Ellis se detuvo con una mano en el tirador de la puerta y, tras unos instantes de duda, se volvió de nuevo al interior, pasándose la misma mano por la frente como si buscara indicios de fiebre.
—Muy bien —se rindió finalmente—. De acuerdo, juguemos. ¿Sabe por lo menos qué quiere hacer con su huella?
Novak sacó la cinta del reproductor y la agitó con energía.
—Lancémosla al estanque y veamos qué clase de ondas provoca. Llevan años buscándola. Bien, ahora se la enviaremos con una dedicatoria especial.
—¿Y cómo piensa hacérsela llegar a Christensen? ¿A través de un servicio de mensajería?
—Ahora me sorprende, Ellis —dijo Novak, esbozando una leve sonrisa—. Se supone que la lumbrera es usted. Sólo hay que pasar la cinta a formato digital y enviarla por correo electrónico.
—Hace un rato no sabía quién era Lukas Christensen y ahora tiene su dirección de correo electrónico?

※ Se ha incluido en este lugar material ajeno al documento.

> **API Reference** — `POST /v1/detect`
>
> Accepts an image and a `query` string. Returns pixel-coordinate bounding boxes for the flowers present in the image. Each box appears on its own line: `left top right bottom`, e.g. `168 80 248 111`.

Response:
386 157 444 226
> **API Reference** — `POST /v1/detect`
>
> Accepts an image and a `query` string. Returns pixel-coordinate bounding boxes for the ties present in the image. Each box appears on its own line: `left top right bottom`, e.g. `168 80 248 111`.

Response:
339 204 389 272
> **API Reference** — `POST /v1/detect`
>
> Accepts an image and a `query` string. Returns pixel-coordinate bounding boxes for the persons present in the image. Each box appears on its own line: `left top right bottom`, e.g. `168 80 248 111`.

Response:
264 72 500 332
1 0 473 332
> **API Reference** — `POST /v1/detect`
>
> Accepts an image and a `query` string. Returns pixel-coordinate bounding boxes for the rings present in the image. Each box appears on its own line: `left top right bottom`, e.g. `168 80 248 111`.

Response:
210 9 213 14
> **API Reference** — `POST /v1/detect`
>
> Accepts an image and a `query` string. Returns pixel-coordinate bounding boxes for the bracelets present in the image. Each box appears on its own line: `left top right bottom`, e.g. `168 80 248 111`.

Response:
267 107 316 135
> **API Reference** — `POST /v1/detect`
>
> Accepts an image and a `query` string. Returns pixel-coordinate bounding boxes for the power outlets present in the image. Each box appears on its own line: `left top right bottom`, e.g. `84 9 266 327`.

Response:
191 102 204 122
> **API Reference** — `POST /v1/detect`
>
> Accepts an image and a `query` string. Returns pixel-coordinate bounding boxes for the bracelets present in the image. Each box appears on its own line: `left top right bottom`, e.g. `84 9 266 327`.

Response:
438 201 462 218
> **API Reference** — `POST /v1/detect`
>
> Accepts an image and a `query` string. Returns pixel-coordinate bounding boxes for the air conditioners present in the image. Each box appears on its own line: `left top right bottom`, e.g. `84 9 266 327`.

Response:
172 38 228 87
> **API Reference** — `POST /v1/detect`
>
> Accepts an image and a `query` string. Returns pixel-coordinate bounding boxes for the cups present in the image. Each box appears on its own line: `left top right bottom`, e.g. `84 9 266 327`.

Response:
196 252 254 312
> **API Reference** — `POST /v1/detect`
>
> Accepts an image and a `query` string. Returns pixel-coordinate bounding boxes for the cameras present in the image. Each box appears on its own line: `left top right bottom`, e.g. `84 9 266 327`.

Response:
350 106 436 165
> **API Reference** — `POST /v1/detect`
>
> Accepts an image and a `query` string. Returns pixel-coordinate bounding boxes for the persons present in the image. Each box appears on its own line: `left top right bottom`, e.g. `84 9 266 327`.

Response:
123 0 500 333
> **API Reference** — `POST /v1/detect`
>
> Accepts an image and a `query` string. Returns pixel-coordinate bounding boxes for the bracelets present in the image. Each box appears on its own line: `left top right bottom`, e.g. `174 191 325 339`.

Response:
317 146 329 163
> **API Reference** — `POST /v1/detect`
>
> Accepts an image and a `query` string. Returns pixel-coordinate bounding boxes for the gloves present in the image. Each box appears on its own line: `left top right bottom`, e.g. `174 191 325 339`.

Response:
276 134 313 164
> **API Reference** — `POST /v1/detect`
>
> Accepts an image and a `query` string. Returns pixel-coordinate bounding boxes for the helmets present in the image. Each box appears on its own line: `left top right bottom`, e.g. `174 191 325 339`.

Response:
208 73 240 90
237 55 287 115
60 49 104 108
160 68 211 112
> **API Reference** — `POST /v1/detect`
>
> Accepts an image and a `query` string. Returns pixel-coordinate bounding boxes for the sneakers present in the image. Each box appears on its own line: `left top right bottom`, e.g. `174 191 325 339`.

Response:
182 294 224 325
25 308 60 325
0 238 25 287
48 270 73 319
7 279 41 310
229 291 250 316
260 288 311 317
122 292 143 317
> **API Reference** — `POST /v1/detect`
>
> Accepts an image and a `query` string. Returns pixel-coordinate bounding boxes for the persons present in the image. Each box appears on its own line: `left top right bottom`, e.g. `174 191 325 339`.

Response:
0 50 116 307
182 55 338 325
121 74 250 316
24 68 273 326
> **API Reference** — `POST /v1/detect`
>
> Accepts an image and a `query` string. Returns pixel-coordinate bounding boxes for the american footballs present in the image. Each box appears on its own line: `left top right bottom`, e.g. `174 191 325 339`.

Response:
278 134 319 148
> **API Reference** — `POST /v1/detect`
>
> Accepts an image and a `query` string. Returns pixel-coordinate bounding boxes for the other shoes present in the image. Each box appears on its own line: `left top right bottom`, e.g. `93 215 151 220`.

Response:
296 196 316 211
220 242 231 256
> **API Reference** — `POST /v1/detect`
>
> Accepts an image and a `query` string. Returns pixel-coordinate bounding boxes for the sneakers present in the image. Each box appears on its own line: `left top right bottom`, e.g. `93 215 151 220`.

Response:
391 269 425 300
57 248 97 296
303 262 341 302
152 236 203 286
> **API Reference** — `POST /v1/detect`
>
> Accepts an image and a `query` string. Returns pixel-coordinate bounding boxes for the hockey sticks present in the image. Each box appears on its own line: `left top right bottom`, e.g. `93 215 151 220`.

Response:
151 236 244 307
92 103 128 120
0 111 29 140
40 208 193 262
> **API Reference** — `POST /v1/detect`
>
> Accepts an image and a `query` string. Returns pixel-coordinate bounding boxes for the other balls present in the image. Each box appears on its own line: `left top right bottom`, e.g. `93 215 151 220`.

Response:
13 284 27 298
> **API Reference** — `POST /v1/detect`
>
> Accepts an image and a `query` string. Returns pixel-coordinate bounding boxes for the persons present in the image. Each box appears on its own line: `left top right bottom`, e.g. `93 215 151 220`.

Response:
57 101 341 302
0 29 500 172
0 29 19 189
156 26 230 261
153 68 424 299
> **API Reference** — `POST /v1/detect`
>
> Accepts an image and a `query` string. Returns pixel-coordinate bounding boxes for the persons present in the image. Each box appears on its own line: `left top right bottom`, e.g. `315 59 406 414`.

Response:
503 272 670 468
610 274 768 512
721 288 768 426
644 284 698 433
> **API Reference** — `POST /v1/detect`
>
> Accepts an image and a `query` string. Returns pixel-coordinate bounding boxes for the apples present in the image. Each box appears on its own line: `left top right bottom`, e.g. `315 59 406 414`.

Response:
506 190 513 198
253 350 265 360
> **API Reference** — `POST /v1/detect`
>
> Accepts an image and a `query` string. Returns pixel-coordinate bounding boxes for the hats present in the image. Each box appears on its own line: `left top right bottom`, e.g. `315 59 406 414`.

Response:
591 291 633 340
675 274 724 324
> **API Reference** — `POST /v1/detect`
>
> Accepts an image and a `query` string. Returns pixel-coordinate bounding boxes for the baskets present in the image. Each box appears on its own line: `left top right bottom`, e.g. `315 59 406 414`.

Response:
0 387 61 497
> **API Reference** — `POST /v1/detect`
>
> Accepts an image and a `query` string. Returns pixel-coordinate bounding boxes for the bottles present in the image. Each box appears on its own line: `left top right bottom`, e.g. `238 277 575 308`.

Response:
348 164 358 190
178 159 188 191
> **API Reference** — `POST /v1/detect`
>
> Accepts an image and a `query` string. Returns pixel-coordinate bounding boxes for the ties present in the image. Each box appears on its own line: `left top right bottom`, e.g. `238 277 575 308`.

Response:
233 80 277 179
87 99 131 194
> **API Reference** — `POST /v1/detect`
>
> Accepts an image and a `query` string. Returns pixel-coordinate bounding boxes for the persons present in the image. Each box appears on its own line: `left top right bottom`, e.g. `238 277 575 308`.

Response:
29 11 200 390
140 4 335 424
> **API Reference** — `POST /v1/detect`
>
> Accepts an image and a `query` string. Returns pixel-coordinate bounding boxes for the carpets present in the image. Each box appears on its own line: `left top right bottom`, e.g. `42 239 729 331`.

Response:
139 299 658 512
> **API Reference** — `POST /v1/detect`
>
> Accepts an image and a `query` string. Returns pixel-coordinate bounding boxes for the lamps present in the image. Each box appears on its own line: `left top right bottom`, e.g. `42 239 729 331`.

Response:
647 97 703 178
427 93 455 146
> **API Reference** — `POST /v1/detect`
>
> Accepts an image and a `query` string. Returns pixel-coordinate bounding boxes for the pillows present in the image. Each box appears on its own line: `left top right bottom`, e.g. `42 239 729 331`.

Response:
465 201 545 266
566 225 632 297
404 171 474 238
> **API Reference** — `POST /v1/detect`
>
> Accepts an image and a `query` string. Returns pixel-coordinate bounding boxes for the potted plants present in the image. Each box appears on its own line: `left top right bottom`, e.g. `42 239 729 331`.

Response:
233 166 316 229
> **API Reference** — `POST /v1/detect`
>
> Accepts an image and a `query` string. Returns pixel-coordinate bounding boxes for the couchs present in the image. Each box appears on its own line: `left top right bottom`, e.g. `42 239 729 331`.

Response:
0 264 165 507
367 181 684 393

—Sigue empeñado en poner pegas, ¿eh? Esos genios de ahí fuera son capaces de interceptar el pedo de un burro transitando por las montañas y decirle el color de su pelaje. Estoy seguro de que pueden averiguar alguna de las direcciones electrónicas de Christensen y su número de teléfono particular mientras se comen unas Oreos.
Ellis asintió brevemente mientras volvía a palparse la frente.
—Hablaré con Moore.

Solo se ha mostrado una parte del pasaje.